Big Data Glossary¶
This glossary collects abbreviations and professional terms that recur across the big data materials. Most entries are intentionally short. Topic-specific pages may provide fuller explanations or examples.
General Concepts¶
- Big Data¶
Datasets and data workloads that are too large, too fast, or too complex for traditional single-machine processing methods.
- Cluster¶
A group of connected computers that work together as one larger system.
- Data pipeline¶
A sequence of steps that moves data from acquisition through storage, processing, analysis, and delivery.
- Distributed system¶
A system that stores data or performs computation across multiple machines rather than on one computer.
- ETL (Extract, Transform, Load)¶
A common data-engineering workflow that collects data, cleans or reshapes it, and loads it into a target system.
- Fault tolerance¶
The ability of a system to continue working even when some components fail.
- High availability¶
A design goal that keeps a system accessible and usable with minimal downtime.
- Horizontal scaling¶
Increasing capacity by adding more machines and distributing the work.
- Latency¶
The time required for one operation, such as a read or query, to finish.
- Node¶
One machine or compute instance inside a distributed system or cluster.
- Parallel processing¶
Running multiple tasks at the same time across different cores or machines.
- Real-time processing¶
Processing data with very low delay so the result is useful immediately or within seconds.
- Scalability¶
The ability of a system to handle growth in data volume, users, or work without failing or becoming impractical.
- Schema¶
A definition of how data is organized, including fields, types, and relationships.
- Semi-structured data¶
Data that has some organization, such as JSON or XML, but does not fit a rigid relational table format.
- Stream processing¶
Processing data continuously as it arrives instead of waiting for large batches.
- Structured data¶
Data organized into a well-defined format, such as rows and columns in a relational table.
- Throughput¶
The amount of data or number of operations a system can process per unit of time.
- Unstructured data¶
Data without a fixed tabular structure, such as free text, images, audio, or video.
- Vertical scaling¶
Increasing capacity by making one machine more powerful, for example by adding more CPU, RAM, or faster storage.

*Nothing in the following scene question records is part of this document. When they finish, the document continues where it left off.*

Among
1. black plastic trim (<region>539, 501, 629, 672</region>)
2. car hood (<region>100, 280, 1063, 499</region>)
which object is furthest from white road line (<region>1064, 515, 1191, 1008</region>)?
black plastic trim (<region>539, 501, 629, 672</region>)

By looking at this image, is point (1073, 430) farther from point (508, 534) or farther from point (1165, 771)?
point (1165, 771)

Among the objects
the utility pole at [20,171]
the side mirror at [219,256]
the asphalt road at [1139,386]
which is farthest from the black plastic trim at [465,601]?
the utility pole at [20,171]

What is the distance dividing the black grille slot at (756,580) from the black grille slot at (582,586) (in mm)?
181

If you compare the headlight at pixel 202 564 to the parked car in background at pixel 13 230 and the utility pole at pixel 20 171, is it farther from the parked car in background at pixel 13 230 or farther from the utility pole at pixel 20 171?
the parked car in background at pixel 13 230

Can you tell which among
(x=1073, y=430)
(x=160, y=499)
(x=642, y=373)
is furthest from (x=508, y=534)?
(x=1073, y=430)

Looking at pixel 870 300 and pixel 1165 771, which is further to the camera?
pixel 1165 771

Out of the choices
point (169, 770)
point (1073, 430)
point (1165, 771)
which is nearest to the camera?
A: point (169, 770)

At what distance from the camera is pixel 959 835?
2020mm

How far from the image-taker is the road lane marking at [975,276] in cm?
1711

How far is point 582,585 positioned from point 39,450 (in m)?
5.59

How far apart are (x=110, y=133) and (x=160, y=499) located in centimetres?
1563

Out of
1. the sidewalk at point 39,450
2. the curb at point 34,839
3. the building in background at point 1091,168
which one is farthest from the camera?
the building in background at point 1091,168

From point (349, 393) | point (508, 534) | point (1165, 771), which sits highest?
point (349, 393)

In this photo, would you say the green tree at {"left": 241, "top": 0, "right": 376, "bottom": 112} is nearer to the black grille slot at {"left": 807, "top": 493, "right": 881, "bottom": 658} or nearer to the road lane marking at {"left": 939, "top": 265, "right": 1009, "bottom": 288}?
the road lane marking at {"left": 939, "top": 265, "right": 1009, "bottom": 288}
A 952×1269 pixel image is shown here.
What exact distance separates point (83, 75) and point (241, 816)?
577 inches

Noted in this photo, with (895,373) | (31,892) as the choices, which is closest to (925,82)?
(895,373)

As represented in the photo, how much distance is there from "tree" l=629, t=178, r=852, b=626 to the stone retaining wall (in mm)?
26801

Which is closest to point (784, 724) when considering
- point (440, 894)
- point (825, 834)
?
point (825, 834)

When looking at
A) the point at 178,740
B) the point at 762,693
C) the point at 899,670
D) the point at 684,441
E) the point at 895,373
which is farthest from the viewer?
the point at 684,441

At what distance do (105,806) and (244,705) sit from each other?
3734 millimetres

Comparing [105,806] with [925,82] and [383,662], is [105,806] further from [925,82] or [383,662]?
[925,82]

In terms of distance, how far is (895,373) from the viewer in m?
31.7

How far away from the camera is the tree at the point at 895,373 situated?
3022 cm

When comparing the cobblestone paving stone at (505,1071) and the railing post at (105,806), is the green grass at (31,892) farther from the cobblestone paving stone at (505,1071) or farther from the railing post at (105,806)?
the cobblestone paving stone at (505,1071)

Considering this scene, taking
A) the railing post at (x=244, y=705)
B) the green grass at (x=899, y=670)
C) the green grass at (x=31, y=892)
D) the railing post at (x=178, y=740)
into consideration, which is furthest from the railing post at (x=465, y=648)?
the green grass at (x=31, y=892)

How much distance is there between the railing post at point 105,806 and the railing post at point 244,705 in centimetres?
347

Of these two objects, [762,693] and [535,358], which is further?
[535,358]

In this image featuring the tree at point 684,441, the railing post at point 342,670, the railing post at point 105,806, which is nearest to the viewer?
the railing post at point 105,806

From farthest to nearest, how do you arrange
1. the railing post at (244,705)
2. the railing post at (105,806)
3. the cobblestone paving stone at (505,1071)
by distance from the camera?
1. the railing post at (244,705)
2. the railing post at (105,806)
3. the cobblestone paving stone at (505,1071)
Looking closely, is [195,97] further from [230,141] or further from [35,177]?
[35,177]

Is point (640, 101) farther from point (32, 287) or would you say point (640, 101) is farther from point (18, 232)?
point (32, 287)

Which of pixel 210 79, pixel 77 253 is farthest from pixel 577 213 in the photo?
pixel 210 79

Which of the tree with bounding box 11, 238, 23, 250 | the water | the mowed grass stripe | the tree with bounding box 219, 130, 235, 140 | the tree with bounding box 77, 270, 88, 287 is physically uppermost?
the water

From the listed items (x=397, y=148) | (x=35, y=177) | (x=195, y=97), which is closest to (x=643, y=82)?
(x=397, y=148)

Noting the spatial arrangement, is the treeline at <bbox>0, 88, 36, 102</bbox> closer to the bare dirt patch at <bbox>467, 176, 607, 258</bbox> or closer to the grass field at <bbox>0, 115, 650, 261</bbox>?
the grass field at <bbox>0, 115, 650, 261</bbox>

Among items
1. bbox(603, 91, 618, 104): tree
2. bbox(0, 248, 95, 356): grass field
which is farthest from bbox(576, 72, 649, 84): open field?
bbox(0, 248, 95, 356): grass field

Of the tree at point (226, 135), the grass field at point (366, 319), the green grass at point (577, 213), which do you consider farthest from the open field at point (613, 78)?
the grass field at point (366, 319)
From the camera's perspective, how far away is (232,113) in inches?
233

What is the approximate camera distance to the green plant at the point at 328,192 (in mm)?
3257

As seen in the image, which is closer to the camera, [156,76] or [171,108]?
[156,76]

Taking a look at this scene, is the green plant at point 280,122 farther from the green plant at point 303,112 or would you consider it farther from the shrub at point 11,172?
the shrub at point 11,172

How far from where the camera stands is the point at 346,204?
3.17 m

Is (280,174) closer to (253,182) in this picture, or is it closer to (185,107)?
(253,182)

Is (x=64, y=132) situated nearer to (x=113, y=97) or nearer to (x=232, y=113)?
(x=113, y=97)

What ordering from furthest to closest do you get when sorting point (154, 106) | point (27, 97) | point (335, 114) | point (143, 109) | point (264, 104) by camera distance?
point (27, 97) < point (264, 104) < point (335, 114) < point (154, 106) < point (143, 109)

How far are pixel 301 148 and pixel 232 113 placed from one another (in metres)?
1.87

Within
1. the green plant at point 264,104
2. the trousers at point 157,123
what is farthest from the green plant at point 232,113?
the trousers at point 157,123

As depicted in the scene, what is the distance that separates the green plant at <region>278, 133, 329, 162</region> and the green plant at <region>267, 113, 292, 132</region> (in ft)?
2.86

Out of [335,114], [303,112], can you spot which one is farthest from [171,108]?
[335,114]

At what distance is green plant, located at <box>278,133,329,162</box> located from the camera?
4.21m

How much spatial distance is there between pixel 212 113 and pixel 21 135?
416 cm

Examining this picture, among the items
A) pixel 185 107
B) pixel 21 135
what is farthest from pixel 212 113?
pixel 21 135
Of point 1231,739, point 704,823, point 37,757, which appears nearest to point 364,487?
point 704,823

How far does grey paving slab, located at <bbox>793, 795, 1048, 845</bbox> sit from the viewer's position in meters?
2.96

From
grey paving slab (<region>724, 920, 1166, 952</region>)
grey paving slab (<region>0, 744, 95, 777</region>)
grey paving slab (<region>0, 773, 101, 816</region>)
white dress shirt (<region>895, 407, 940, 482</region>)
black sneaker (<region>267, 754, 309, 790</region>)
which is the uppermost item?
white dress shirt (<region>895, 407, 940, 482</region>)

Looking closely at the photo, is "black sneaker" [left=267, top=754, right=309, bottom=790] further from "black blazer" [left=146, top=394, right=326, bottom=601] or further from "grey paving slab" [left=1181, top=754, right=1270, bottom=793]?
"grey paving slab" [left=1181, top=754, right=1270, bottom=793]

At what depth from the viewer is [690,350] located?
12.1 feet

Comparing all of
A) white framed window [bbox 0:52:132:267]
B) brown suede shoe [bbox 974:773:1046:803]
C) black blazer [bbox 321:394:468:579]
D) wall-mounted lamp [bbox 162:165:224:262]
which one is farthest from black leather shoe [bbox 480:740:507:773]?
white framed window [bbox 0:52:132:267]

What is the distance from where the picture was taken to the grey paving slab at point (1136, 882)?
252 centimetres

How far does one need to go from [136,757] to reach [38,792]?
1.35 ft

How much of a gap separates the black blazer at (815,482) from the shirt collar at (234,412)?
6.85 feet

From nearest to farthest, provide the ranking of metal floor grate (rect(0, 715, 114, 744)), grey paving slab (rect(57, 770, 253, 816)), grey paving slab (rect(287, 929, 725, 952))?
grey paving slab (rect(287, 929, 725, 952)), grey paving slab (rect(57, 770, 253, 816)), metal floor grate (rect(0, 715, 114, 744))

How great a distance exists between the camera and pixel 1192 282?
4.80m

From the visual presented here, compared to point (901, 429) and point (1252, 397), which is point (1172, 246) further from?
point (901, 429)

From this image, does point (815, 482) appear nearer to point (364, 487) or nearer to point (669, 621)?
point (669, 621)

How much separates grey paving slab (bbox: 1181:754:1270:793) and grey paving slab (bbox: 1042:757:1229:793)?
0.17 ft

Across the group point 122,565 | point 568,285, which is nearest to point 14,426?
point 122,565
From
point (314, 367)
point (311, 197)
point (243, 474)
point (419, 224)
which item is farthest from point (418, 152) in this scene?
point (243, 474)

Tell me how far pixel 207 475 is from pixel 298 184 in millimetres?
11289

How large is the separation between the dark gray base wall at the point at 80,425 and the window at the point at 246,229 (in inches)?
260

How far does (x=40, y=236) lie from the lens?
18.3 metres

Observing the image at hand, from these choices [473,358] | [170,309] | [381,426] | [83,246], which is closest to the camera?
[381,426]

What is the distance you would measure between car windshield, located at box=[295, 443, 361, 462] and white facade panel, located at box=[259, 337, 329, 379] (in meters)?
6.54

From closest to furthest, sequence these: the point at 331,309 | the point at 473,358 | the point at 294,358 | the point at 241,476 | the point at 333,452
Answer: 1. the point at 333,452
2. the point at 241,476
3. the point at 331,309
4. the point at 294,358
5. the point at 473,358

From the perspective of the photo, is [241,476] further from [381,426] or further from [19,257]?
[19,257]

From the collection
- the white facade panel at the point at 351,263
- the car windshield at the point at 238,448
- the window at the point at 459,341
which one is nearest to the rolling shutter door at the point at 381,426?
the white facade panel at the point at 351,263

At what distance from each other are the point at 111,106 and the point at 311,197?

Storage, Databases, and Cloud¶
- ACID¶
A set of transaction properties: atomicity, consistency, isolation, and durability.
- BASE¶
A looser distributed-systems model often summarized as basically available, soft state, and eventual consistency.
- Consistency¶
The degree to which clients see the same data after updates.
- Data lake¶
A large repository that stores raw data in many formats for later use.
- Data warehouse¶
A system optimized for structured analytics, reporting, and large-scale queries.
- Eventual consistency¶
A model in which replicas may temporarily disagree after an update but converge over time.
- HDFS (Hadoop Distributed File System)¶
Hadoop’s distributed file system for storing large datasets across many machines.
- Lakehouse¶
An architecture that combines low-cost data lake storage with warehouse- like management and query features.
- NoSQL¶
A broad category of non-relational databases designed for flexible data models, horizontal scaling, or both. The phrase commonly means not only SQL.
- Object storage¶
A storage model that keeps data as objects identified by keys rather than as files in a traditional hierarchical file system.
- Partitioning¶
Dividing data into smaller pieces so it can be stored or processed more efficiently.
- RDBMS (Relational Database Management System)¶
A database system based on tables, rows, columns, and SQL.
- Replication¶
Keeping multiple copies of data on different machines for durability, availability, or faster reads.
- Schema evolution¶
Controlled change to a schema over time as fields are added, removed, renamed, or retyped.
- Sharding¶
A form of partitioning in which data is split across multiple machines so no single node stores everything.
- SQL (Structured Query Language)¶
The standard language used to query and manage relational data.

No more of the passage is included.